Documentation ¶
Index ¶
- func ServerCertificateValidator(base *tls.Config, verbose bool) *tls.Config
- func SignCSR(csr *x509.CertificateRequest, signingBundle *MultiKeyCertBundle) ([]byte, error)
- func ValidateMultiKeyCSR(csr *x509.CertificateRequest) (*x509.CertificateRequest, error)
- func ValidateMultiKeyDERCSR(derCSR []byte) (*x509.CertificateRequest, error)
- type MultiKeyCertBundle
- type PQKeyBundle
Constants ¶
This section is empty.
Variables ¶
This section is empty.
Functions ¶
func ServerCertificateValidator ¶
ServerCertificateValidator returns a tls.Config which validates post-quantum signatures on all verified chains (i.e., chains which have had their legacy signatures verified), based on the given base config. The returned value is an augmented clone of the base; base is not modified
func SignCSR ¶
func SignCSR(csr *x509.CertificateRequest, signingBundle *MultiKeyCertBundle) ([]byte, error)
SignCSR takes a parsed certificate request, validates it and signs it using both legacy and post-quantum signatures
func ValidateMultiKeyCSR ¶
func ValidateMultiKeyCSR(csr *x509.CertificateRequest) (*x509.CertificateRequest, error)
ValidateMultiKeyCSR validates that the pq key and signature extensions are present and valid in the given CSR. Returns the same CSR on success.

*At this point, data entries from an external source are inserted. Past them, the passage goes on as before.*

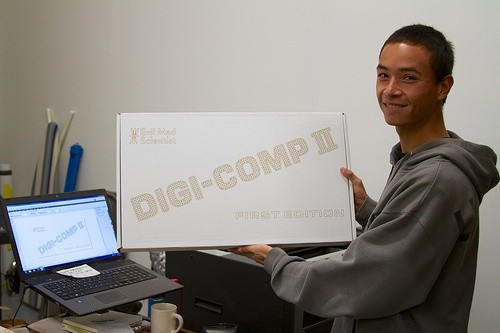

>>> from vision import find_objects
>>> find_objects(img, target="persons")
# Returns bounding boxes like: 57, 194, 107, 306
227, 23, 500, 333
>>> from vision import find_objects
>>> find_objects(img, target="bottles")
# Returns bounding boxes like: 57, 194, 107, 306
0, 165, 14, 199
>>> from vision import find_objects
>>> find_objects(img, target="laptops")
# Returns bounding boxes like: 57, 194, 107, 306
0, 189, 185, 317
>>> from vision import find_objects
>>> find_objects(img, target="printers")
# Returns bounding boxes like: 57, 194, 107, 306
166, 228, 362, 333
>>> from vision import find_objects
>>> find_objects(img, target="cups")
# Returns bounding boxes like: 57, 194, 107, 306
151, 303, 183, 333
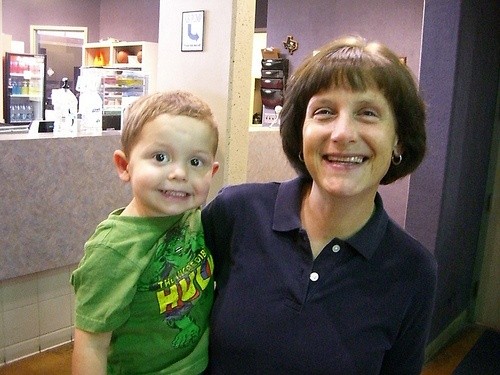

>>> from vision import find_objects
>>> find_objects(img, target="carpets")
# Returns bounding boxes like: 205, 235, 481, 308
450, 330, 500, 375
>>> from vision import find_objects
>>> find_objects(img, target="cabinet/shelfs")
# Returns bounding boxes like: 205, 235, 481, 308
98, 75, 146, 116
81, 42, 157, 71
260, 58, 289, 123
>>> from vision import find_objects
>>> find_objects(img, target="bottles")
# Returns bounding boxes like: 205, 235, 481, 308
10, 104, 32, 122
12, 80, 32, 95
53, 78, 78, 136
79, 82, 102, 135
94, 51, 100, 67
99, 51, 105, 66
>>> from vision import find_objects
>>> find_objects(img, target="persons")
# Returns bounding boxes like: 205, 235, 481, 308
201, 34, 438, 375
69, 90, 220, 375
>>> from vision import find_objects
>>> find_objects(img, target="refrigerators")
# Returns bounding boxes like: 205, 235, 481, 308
3, 53, 46, 125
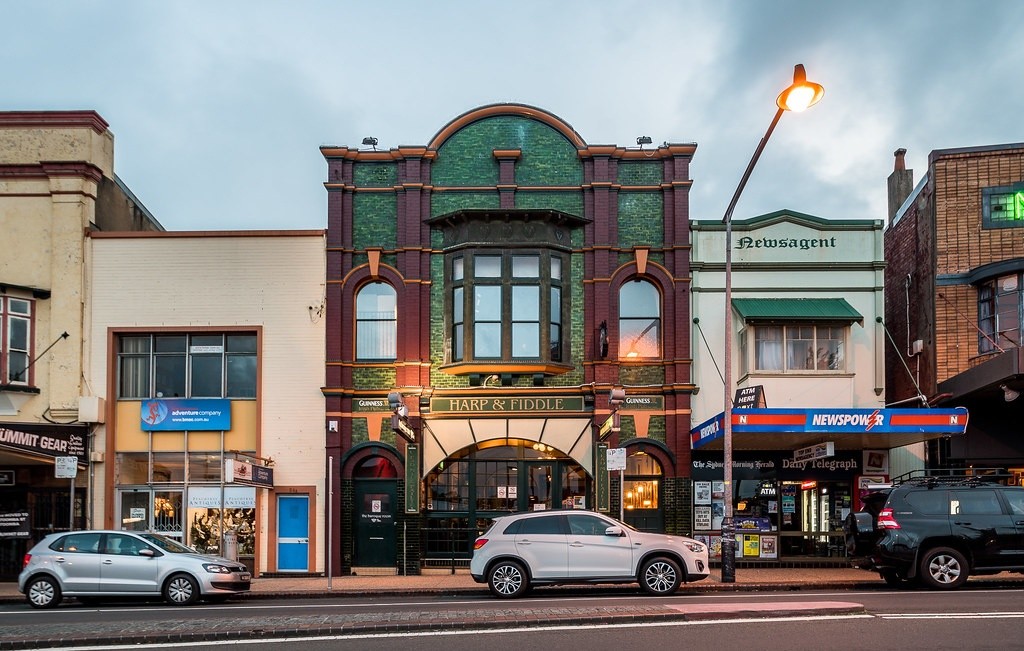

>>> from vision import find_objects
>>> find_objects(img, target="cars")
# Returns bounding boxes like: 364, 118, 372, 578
17, 530, 252, 608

func ValidateMultiKeyDERCSR ¶
func ValidateMultiKeyDERCSR(derCSR []byte) (*x509.CertificateRequest, error)
ValidateMultiKeyCSR parses the given DER encoded CSR, and then validates that the pq key and signature extensions are present and valid. Returns the parsed csr on success.
Types ¶
type MultiKeyCertBundle ¶
type MultiKeyCertBundle struct { ParsedCert *x509.Certificate CertPEM string CertDER []byte LegacyPublicKey crypto.PublicKey PQPublicKey []byte PQKeyBundle }
MultiKeyCertBundle wraps a certificate along with its keys, both post-quantum and legacy.
func GenerateMultiKeyRootCert ¶
func GenerateMultiKeyRootCert() (*MultiKeyCertBundle, error)
GenerateMultiKeyRootCert creates a new root certificate with a Ed25519 legacy signature and a falcon-1024 post-quantum signature
func (*MultiKeyCertBundle) OQSSignature ¶
func (m *MultiKeyCertBundle) OQSSignature() (*oqs.Signature, error)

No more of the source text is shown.